[Task item]: In the risk factors excerpt, what might keep the Trust from trading a borrower's security when doing so would otherwise be advantageous?

[Document excerpt]:
#####
18    Risk Factors and Special Considerations


                                         RISK FACTORS AND SPECIAL CONSIDERATIONS
--------------------------------------------------------------------------------


CALL RISK

During periods of declining interest rates, the issuer of a security may
exercise its option to prepay principal earlier than scheduled, forcing the Fund
to reinvest in lower yielding securities. This is known as call or prepayment
risk. Lower-grade securities frequently have call features that allow the issuer
to repurchase the security prior to its stated maturity. An issuer may redeem a
lower-grade obligation if the issuer can refinance the debt at a lower cost due
to declining interest rates or an improvement in the credit standing of the
issuer.


INVESTMENTS IN EQUITY SECURITIES INCIDENTAL TO INVESTMENT IN LOANS

Subject to the 20% of the Trust's assets that may be invested in Other
Investments, the Trust may acquire equity securities as an incident to the
purchase or ownership of a loan or in connection with a reorganization of a
borrower or its debt. Investments in equity securities incidental to investment
in loans entail certain risks in addition to those associated with investment in
loans. The value of these securities may be affected more rapidly, and to a
greater extent, by company-specific developments and general market conditions.
These risks may increase fluctuations in the Trust's NAV. The Trust may
frequently possess material non-public information about a borrower as a result
of its ownership of a loan of such borrower. Because of prohibitions on trading
in securities of issuers while in possession of such information the Trust might
be unable to enter into a transaction in a security of such a borrower when it
would otherwise be advantageous to do so.
#####
[Supplied data]:
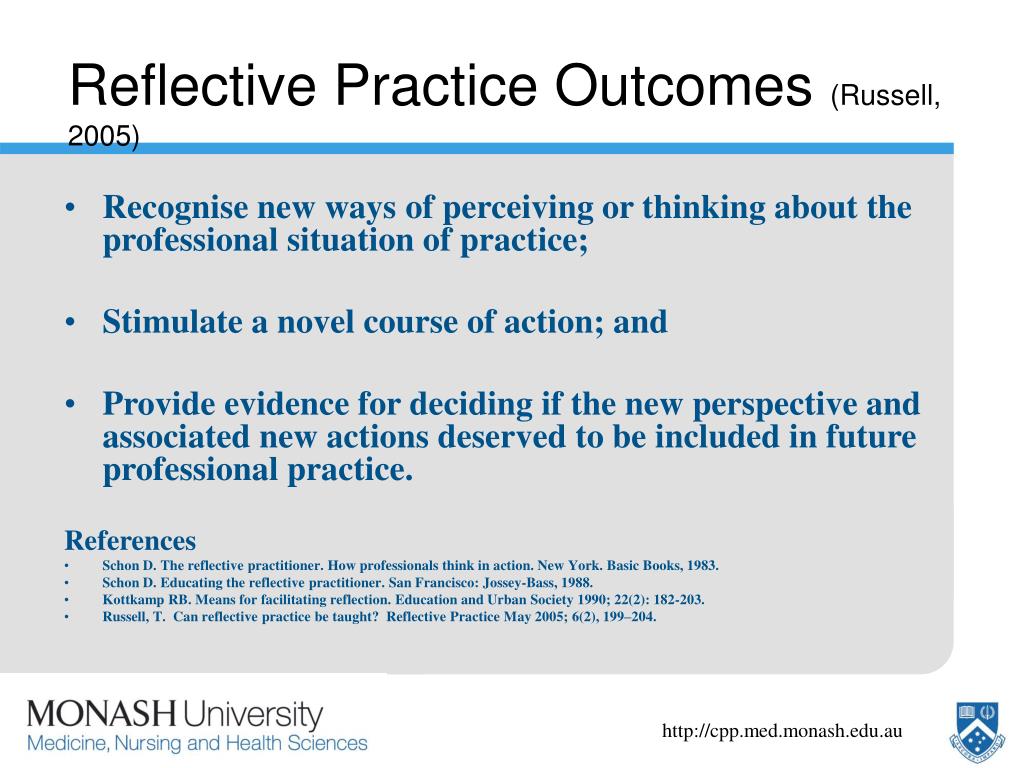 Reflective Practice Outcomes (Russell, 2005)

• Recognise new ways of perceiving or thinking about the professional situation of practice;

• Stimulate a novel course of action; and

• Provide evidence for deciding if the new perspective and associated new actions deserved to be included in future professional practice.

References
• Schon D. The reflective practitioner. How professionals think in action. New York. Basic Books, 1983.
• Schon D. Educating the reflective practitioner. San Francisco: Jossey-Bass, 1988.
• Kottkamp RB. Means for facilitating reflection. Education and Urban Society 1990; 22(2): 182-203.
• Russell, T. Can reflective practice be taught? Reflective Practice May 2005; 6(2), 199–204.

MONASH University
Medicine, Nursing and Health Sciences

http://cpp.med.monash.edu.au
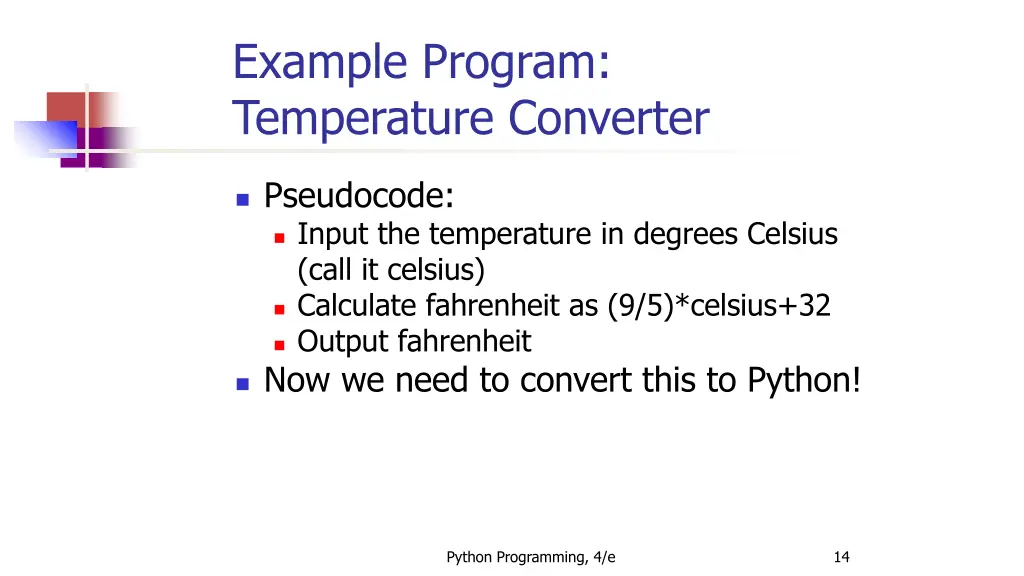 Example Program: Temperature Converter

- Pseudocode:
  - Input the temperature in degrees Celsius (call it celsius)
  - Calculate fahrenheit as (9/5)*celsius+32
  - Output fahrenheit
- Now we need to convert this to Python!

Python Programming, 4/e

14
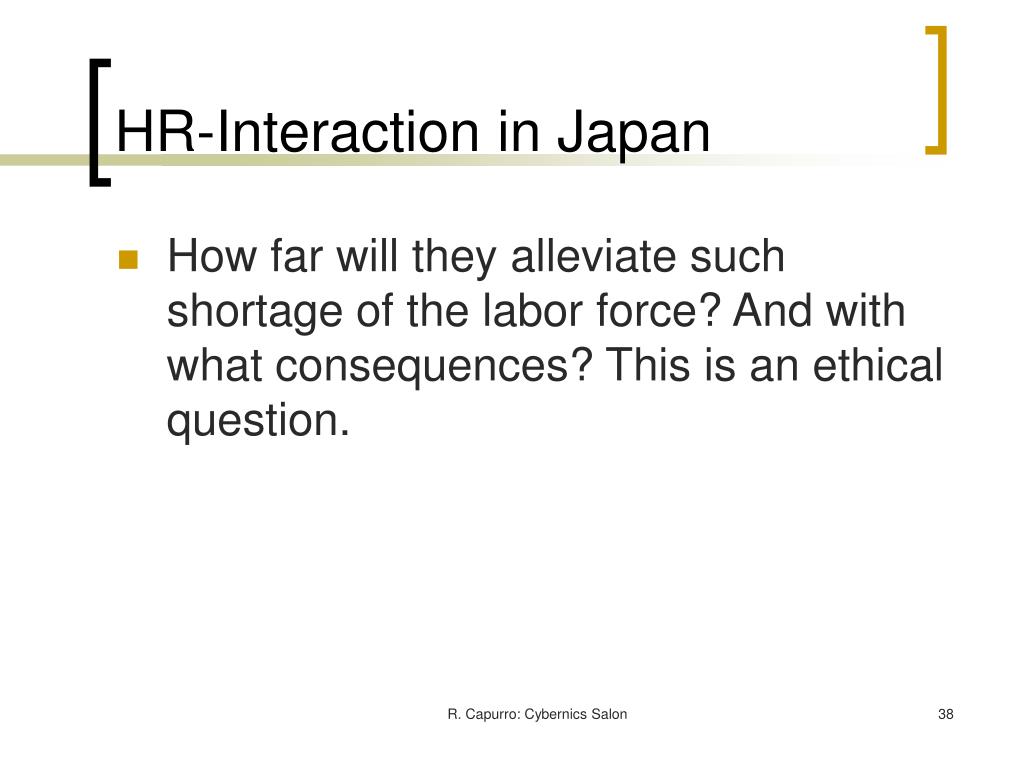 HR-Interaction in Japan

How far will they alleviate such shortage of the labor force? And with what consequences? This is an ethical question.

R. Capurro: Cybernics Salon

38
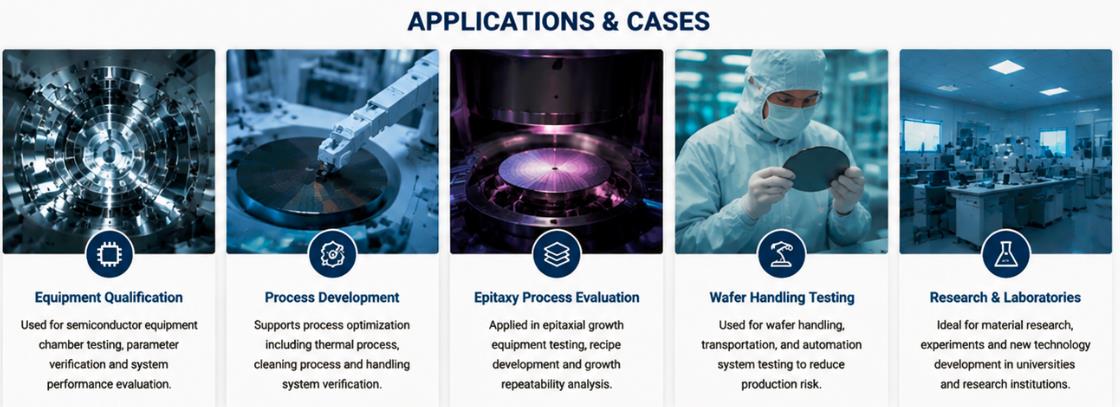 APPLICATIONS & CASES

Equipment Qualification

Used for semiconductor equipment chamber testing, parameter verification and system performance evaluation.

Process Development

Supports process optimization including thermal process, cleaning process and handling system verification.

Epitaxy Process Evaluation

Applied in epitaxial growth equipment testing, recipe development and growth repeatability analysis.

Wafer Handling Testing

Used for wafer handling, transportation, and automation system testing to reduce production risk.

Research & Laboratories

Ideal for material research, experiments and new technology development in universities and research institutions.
#####
[Written response]: Prohibitions on trading in securities of issuers while the Trust holds material non-public information about that borrower, which it may often have through owning the borrower's loan.